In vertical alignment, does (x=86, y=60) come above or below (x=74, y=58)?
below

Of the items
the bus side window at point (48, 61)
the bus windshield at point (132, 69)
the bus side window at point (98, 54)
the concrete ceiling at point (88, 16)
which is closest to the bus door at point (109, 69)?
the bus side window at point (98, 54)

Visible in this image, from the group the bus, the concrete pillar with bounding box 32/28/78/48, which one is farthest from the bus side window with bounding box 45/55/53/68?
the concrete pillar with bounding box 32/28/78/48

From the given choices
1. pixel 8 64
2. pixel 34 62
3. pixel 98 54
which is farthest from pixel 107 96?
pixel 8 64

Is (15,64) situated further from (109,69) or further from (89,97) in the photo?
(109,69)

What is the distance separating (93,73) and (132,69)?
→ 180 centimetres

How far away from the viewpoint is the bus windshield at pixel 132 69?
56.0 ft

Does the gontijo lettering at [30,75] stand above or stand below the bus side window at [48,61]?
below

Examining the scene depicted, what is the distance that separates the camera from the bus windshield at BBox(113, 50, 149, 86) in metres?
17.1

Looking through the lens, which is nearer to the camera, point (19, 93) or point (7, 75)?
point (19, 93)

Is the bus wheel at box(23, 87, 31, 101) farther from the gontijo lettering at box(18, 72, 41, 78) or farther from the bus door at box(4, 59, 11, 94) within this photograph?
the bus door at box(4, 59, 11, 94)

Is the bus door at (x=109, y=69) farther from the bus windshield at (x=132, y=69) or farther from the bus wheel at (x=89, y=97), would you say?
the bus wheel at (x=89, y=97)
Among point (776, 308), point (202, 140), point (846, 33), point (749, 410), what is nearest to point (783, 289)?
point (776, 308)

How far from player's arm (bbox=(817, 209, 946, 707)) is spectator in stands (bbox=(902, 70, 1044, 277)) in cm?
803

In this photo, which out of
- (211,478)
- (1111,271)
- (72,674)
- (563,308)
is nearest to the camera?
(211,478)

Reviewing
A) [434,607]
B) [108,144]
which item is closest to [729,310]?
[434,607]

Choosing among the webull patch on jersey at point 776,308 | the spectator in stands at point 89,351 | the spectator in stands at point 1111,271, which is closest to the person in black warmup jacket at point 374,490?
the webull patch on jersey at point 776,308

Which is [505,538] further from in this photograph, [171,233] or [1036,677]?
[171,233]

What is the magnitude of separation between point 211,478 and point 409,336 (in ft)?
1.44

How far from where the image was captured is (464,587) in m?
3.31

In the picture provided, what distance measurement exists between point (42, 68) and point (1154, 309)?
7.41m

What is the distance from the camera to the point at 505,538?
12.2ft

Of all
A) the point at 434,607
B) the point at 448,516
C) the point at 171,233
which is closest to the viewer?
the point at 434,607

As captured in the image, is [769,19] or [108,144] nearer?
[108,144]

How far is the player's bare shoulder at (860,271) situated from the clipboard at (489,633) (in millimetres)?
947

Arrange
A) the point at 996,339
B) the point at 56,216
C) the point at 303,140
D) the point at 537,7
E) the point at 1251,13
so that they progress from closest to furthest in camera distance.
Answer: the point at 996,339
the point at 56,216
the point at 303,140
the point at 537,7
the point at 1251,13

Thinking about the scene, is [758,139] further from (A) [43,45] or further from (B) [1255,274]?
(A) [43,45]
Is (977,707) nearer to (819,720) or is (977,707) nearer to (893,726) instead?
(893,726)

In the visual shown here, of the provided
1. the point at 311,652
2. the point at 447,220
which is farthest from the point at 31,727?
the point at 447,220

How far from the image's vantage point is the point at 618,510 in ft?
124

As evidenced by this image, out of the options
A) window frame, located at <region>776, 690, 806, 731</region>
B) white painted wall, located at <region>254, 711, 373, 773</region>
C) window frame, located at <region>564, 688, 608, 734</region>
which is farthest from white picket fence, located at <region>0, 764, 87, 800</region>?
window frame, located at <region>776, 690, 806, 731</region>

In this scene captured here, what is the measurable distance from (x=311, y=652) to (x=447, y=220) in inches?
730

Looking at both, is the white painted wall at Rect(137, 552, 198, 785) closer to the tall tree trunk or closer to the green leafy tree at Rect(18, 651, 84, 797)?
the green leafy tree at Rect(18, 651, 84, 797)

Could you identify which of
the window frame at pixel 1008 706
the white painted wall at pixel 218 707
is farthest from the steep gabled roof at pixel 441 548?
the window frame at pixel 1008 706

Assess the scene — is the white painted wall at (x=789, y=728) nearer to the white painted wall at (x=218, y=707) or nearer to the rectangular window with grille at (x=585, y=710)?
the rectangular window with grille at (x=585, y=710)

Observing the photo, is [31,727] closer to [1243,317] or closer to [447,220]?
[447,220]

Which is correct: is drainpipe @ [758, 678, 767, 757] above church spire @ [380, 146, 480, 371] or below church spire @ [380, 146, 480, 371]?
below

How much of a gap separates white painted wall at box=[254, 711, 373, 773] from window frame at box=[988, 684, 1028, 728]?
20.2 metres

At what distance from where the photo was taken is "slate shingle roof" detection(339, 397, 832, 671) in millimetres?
━━━━━━━━━━━━━━━━
Return every line of the material exactly.

# Expected answer:
In vertical alignment, does (x=86, y=60) come above or below (x=74, y=58)?
below

Of the items
the bus side window at point (48, 61)
the bus windshield at point (132, 69)
the bus side window at point (98, 54)
the concrete ceiling at point (88, 16)
which is closest to the bus door at point (109, 69)?
the bus side window at point (98, 54)

Visible in this image, from the group the bus, the concrete pillar with bounding box 32/28/78/48, which one is farthest from the bus side window with bounding box 45/55/53/68?
the concrete pillar with bounding box 32/28/78/48

From the given choices
1. pixel 8 64
2. pixel 34 62
3. pixel 98 54
which is farthest from pixel 107 96?
pixel 8 64

Is (15,64) situated further from (109,69) or further from (89,97) in the photo?
(109,69)

What is the distance separating (93,73) and (132,69)?
→ 180 centimetres

How far away from the viewpoint is the bus windshield at pixel 132 69?
56.0 ft

Does the gontijo lettering at [30,75] stand above or stand below the bus side window at [48,61]?
below

Examining the scene depicted, what is the distance that separates the camera from the bus windshield at BBox(113, 50, 149, 86) in metres?
17.1

Looking through the lens, which is nearer to the camera, point (19, 93) or point (7, 75)?
point (19, 93)

Is the bus wheel at box(23, 87, 31, 101) farther from the gontijo lettering at box(18, 72, 41, 78) or farther from the bus door at box(4, 59, 11, 94) within this photograph?
the bus door at box(4, 59, 11, 94)

Is the bus door at (x=109, y=69) farther from the bus windshield at (x=132, y=69) or farther from the bus wheel at (x=89, y=97), would you say?
the bus wheel at (x=89, y=97)
Among point (776, 308), point (202, 140), point (846, 33), point (749, 410), what is nearest to point (783, 289)?
point (776, 308)

How far from player's arm (bbox=(817, 209, 946, 707)) is spectator in stands (bbox=(902, 70, 1044, 277)) in cm?
803

In this photo, which out of
- (211,478)
- (1111,271)
- (72,674)
- (563,308)
is nearest to the camera?
(211,478)

Reviewing
A) [434,607]
B) [108,144]
which item is closest to [729,310]?
[434,607]

Choosing among the webull patch on jersey at point 776,308 | the spectator in stands at point 89,351 | the spectator in stands at point 1111,271, which is closest to the person in black warmup jacket at point 374,490?
the webull patch on jersey at point 776,308

Which is [505,538] further from in this photograph, [171,233] or [1036,677]?
[171,233]

What is the magnitude of separation between point 211,478 and point 409,336 (in ft)?
1.44

How far from where the image was captured is (464,587) in m?
3.31

In the picture provided, what distance measurement exists between point (42, 68) and point (1154, 309)?
7.41m

What is the distance from the camera to the point at 505,538?
12.2ft

Of all
A) the point at 434,607
B) the point at 448,516
C) the point at 171,233
which is closest to the viewer?
the point at 434,607

As captured in the image, is [769,19] or [108,144] nearer?
[108,144]

How far is the player's bare shoulder at (860,271) situated from the clipboard at (489,633) (in millimetres)?
947

Arrange
A) the point at 996,339
B) the point at 56,216
C) the point at 303,140
D) the point at 537,7
E) the point at 1251,13
so that they progress from closest to furthest in camera distance.
Answer: the point at 996,339
the point at 56,216
the point at 303,140
the point at 537,7
the point at 1251,13

Thinking about the scene, is [758,139] further from (A) [43,45] or further from (B) [1255,274]?
(A) [43,45]
Is (977,707) nearer to (819,720) or is (977,707) nearer to (893,726) instead?
(893,726)

In the visual shown here, of the provided
1. the point at 311,652
2. the point at 447,220
which is farthest from the point at 31,727?
the point at 447,220

How far from the image's vantage point is the point at 618,510 in ft?
124

As evidenced by this image, out of the options
A) window frame, located at <region>776, 690, 806, 731</region>
B) white painted wall, located at <region>254, 711, 373, 773</region>
C) window frame, located at <region>564, 688, 608, 734</region>
which is farthest from white picket fence, located at <region>0, 764, 87, 800</region>?
window frame, located at <region>776, 690, 806, 731</region>

In this scene captured here, what is the measurable distance from (x=311, y=652) to (x=447, y=220) in inches?
730

Looking at both, is the white painted wall at Rect(137, 552, 198, 785) closer to the tall tree trunk or closer to the green leafy tree at Rect(18, 651, 84, 797)?
the green leafy tree at Rect(18, 651, 84, 797)

Could you identify which of
the window frame at pixel 1008 706
the white painted wall at pixel 218 707
is farthest from the steep gabled roof at pixel 441 548?
the window frame at pixel 1008 706

Assess the scene — is the white painted wall at (x=789, y=728) nearer to the white painted wall at (x=218, y=707) or nearer to the rectangular window with grille at (x=585, y=710)?
the rectangular window with grille at (x=585, y=710)

Observing the photo, is [31,727] closer to [1243,317] or closer to [447,220]?
[447,220]

Which is correct: is drainpipe @ [758, 678, 767, 757] above church spire @ [380, 146, 480, 371] or below church spire @ [380, 146, 480, 371]?
below

How much of a gap separates white painted wall at box=[254, 711, 373, 773] from window frame at box=[988, 684, 1028, 728]?
20.2 metres

At what distance from where the photo was taken is "slate shingle roof" detection(339, 397, 832, 671) in millimetres?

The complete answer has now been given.